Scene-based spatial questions
• • • • • • •
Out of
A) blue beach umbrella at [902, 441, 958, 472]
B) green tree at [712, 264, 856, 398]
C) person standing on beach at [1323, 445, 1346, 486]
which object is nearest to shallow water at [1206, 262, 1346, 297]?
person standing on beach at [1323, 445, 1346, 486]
• • • • • • •
Task description - Rewrite all of the records, replacing "shallow water" with "wet sand" and leaving everything else unchanged.

The solution -
Out of
A) blue beach umbrella at [902, 441, 958, 472]
B) green tree at [712, 264, 856, 398]
C) person standing on beach at [1323, 445, 1346, 486]
which object is nearest to wet sand at [1206, 262, 1346, 297]?
person standing on beach at [1323, 445, 1346, 486]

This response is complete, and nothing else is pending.